- [EXCERPT]:
━━━━━━━━━━
Theorem 2. (Global residue theorem). Let $\omega$ denote a meromorphic $n$-form defined on a compact manifold $M$. Given an open covering $\{U_i\}$, let $\omega$ take the local form
$$ \omega=\frac{h(z)dz_1 ∧ · · · ∧ dz_n}{f_1(z)· · · f_n(z)} $$ where $f(z) = (f_1(z), . . . , f_n(z)):\mathbb{C}^n \rightarrow \mathbb{C}^n$ and $h(z): \mathbb{C}^n \rightarrow C$ are holomorphic functions. Let $D_j= \{z ∈ M : f_j (z) = 0\}$ with $j = 1, . . . , n$ denote the divisors of $\omega$, and assume that $V = D_1 ∩· · ·∩ D_n$ is a finite set. Then $$ \sum_{p∈V} Res_p\omega = 0$$ where each $Res_p\omega$ is evaluated locally on a patch $U_i$ which contains $p$.
━━━━━━━━━━
- [COLLECTED DATA]:
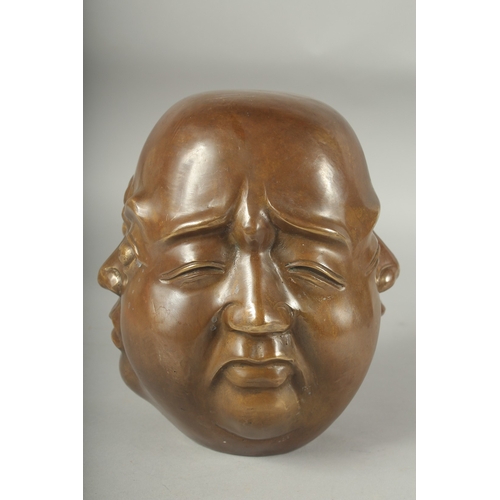 1196 - A BRONZE FOUR FACED BUDDHA. 8ins high.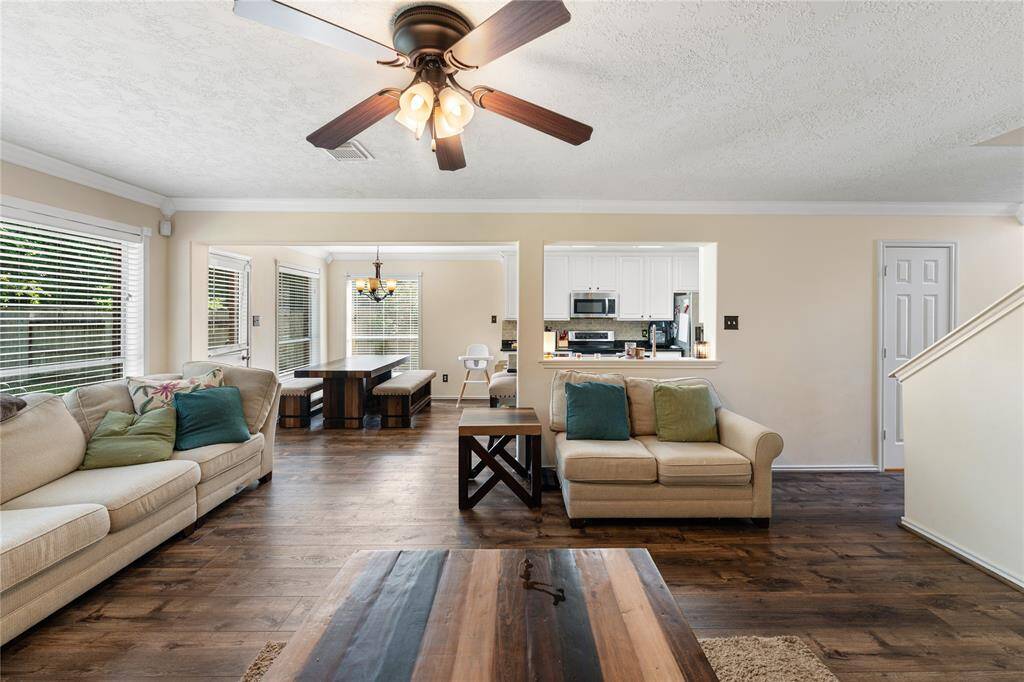 This inviting living room features a cozy fireplace, and a stylish ceiling fan. It has ample natural light, space for comfortable seating, and a mount for TV for entertainment. The space is enhanced by tasteful decor and a modern coffee table, creating a warm and welcoming atmosphere. (not included)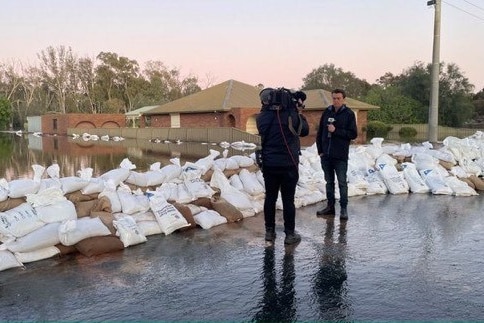 Cameraman filming reporter holding microphone standing next to row of sandbags in residential street flooded on other side.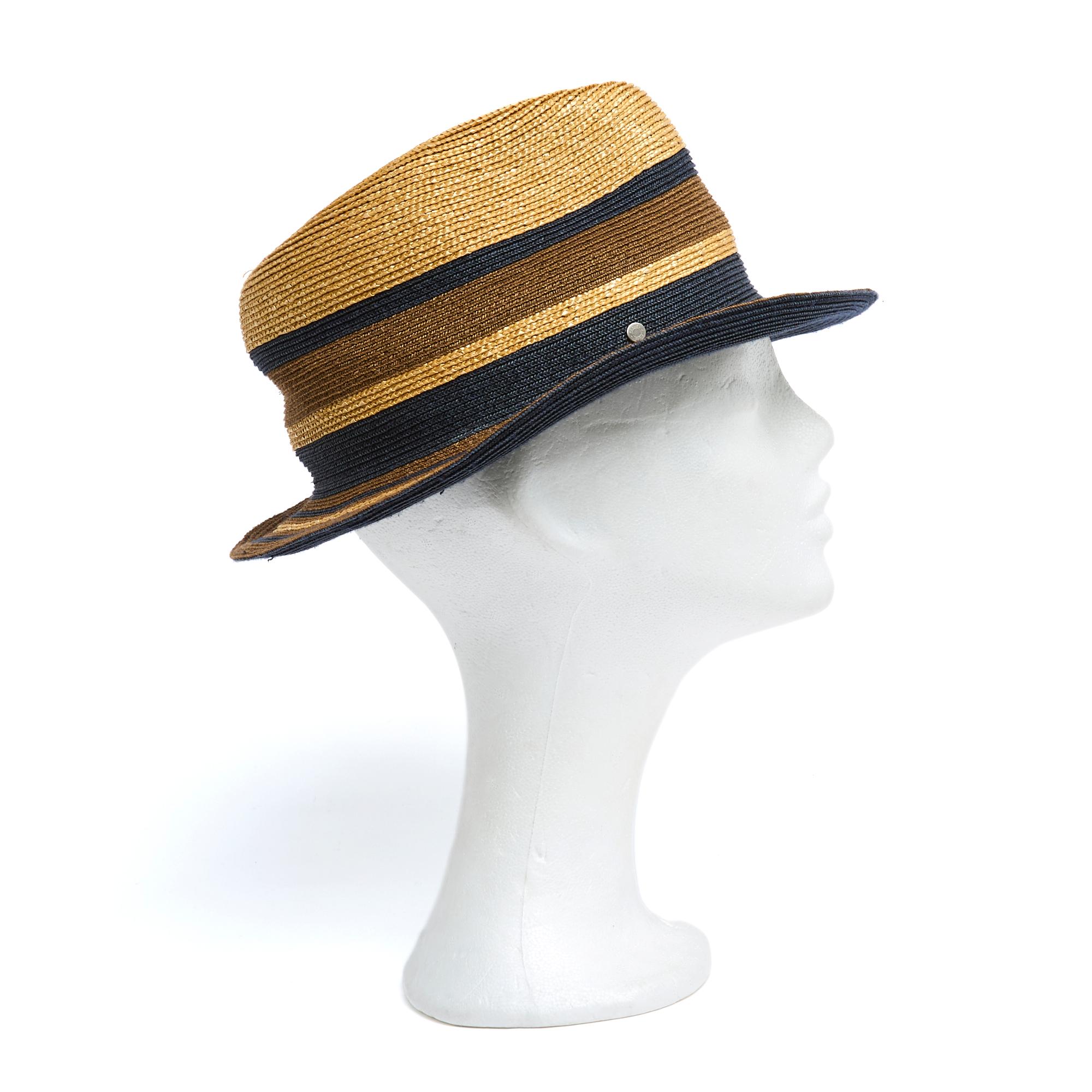 Hermès trilby hat in natural straw, camel and navy blue. Head circumference 57 cm, an international size M. The hat has been worn but is in very good condition, perfect in raw denim and tartan pattern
━━━━━━━━━━
- [WHAT TO WORK ON]: Quote the global residue theorem statement above in full, word for word, with every formula intact.

- [OUTPUT FOR THIS EXERCISE]:
Theorem 2. (Global residue theorem). Let $\omega$ denote a meromorphic $n$-form defined on a compact manifold $M$. Given an open covering $\{U_i\}$, let $\omega$ take the local form
$$ \omega=\frac{h(z)dz_1 ∧ · · · ∧ dz_n}{f_1(z)· · · f_n(z)} $$ where $f(z) = (f_1(z), . . . , f_n(z)):\mathbb{C}^n \rightarrow \mathbb{C}^n$ and $h(z): \mathbb{C}^n \rightarrow C$ are holomorphic functions. Let $D_j= \{z ∈ M : f_j (z) = 0\}$ with $j = 1, . . . , n$ denote the divisors of $\omega$, and assume that $V = D_1 ∩· · ·∩ D_n$ is a finite set. Then $$ \sum_{p∈V} Res_p\omega = 0$$ where each $Res_p\omega$ is evaluated locally on a patch $U_i$ which contains $p$.